Pope's message on wealth distribution comes after Oxfam said 85 richest people in world have as much wealth as poorest 3.5 billion

Pope Francis has challenged the world’s business leaders to put their wealth to good use in serving humanity, and to oversee the “better distribution of wealth”.

In a message addressing more than 2,500 participants at the World Economic Forum (WEF) in Davos, Switzerland yesterday, he said more must be done to promote the “growth of equality” alongside an economic recovery.

The Pope’s comments came as a report released by Oxfam found that the 85 richest people in the world have as much wealth as the poorest half of the global population, around 3.5 billion people.

“I ask you to ensure that humanity is served by wealth and not ruled by it,” Pope Francis said in the message read at the opening ceremony by Cardinal Peter Turkson, president of the Pontifical Council for Peace and Justice.

While he acknowledged that building business had helped lift millions of people out of poverty, he has previously been highly critical of capitalism and said yesterday it led to widespread social exclusion.

“The growth of equality demands something more than economic growth, even though it presupposes it. It demands first of all 'a transcendent vision of the person',” he said in the message.

“It also calls for decisions, mechanisms and processes directed to a better distribution of wealth, the creation of sources of employment and an integral promotion of the poor which goes beyond a simple welfare mentality.”

The World Economic Forum takes place each year in Davos, Switzerland The World Economic Forum takes place each year in Davos, Switzerland Last week the WEF’s annual Global Risks report for 2014 identified increasing income disparity and associated social unrest as the biggest threat to the world. It linked recent protests from Brazil to Thailand with the lack jobs and hope of social improvement since the 2008 financial crisis.

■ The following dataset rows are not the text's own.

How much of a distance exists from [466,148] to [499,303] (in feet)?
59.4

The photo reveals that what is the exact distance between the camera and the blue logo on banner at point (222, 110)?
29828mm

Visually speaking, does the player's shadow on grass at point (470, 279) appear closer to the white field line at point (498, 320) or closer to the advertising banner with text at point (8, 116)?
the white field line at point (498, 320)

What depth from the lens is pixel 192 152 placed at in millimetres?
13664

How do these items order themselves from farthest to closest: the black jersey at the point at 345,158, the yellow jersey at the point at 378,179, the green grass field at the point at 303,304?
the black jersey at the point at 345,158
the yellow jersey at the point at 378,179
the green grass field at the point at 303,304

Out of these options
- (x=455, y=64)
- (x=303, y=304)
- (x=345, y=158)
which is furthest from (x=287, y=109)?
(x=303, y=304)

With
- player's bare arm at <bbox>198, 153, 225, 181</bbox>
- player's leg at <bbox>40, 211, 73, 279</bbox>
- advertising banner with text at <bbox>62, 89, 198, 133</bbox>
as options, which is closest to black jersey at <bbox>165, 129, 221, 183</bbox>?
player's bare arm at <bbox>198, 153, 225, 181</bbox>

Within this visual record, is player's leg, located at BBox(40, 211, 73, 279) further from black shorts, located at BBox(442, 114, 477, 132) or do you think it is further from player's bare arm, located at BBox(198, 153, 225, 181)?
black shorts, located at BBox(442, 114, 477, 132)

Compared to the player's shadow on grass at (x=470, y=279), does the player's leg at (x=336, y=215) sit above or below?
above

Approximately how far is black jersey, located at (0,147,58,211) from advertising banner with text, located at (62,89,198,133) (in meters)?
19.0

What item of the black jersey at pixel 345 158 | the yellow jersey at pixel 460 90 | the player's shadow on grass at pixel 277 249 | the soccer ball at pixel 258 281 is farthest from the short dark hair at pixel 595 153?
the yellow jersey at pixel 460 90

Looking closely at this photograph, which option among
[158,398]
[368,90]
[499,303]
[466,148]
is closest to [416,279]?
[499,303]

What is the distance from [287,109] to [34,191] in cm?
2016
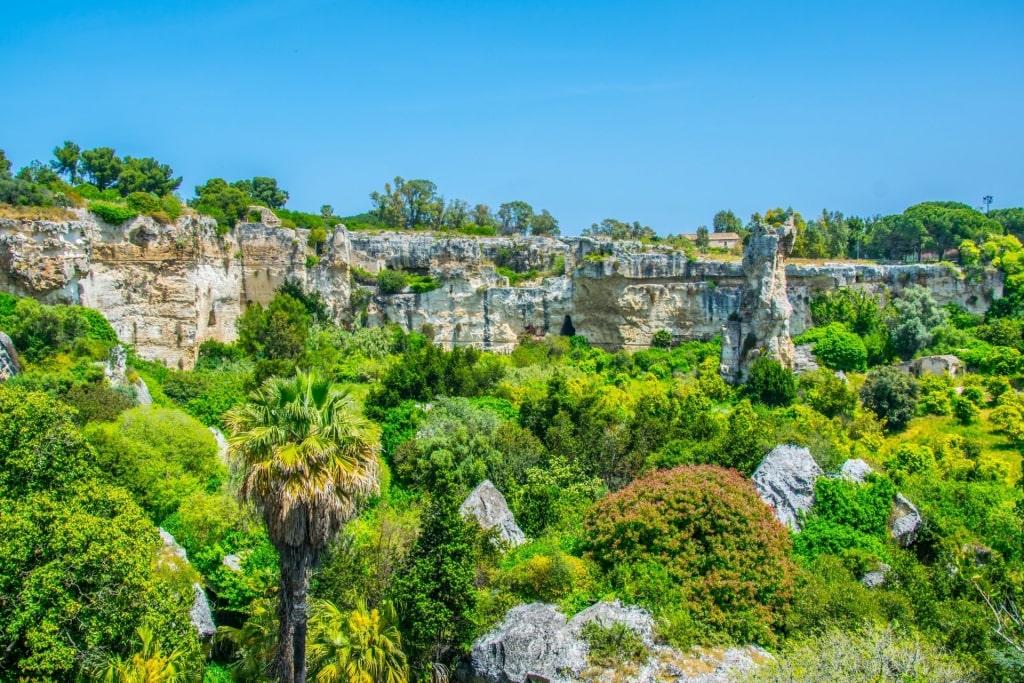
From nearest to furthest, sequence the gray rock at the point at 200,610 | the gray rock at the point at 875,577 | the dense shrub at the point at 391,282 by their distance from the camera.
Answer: the gray rock at the point at 875,577, the gray rock at the point at 200,610, the dense shrub at the point at 391,282

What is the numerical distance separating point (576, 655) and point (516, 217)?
48802mm

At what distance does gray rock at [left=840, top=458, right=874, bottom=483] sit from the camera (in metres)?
20.4

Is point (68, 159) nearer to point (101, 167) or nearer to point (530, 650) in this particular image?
point (101, 167)

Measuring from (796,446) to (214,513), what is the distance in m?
13.0

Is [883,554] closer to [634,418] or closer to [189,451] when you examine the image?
[634,418]

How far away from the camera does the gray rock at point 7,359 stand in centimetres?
2386

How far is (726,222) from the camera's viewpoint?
65.9 metres

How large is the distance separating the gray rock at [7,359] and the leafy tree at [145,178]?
1976cm

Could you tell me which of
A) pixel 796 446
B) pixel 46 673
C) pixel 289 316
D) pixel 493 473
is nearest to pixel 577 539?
pixel 493 473

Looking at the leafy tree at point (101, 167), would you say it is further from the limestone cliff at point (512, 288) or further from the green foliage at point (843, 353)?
the green foliage at point (843, 353)

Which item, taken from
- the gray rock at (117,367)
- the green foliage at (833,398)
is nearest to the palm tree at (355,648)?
the gray rock at (117,367)

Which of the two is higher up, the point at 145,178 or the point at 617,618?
the point at 145,178

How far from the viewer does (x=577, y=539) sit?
59.2ft

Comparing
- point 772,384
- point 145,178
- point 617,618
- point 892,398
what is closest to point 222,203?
point 145,178
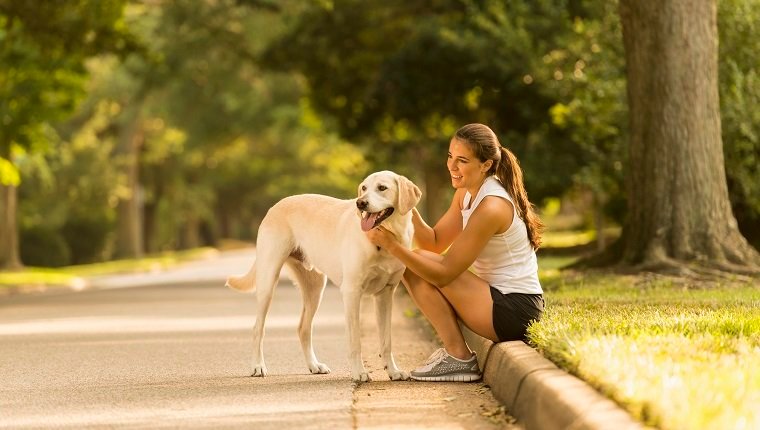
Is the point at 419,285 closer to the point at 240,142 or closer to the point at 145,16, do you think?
the point at 145,16

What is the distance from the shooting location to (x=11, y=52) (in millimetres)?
30922

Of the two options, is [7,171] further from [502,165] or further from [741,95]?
[502,165]

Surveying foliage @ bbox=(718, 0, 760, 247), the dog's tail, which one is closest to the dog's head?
the dog's tail

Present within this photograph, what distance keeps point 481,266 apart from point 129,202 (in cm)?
4347

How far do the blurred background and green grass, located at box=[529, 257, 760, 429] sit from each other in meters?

Oxfam’s research, released on the eve of the WEF, said that the world’s tiny multibillionaire elite controlled a collective worth of $1.7trn (£1trn). Top of the pile is Carlos Slim Helu, the Mexican telecommunications mogul, whose family’s net wealth is estimated by Forbes business magazine at $73bn. He is followed by Bill Gates, the Microsoft founder and philanthropist, whose worth is put at $67bn and is one of 31 Americans on the list.

The charity found that 70 per cent of people live in countries where the gap between the rich and poor has widened in the last 30 years.

“This massive concentration of economic resources in the hands of fewer people presents a significant threat to inclusive political and economic systems,” Oxfam said. “People are increasingly separated by economic and political power, inevitably heightening social tensions and increasing the risk of societal breakdown.”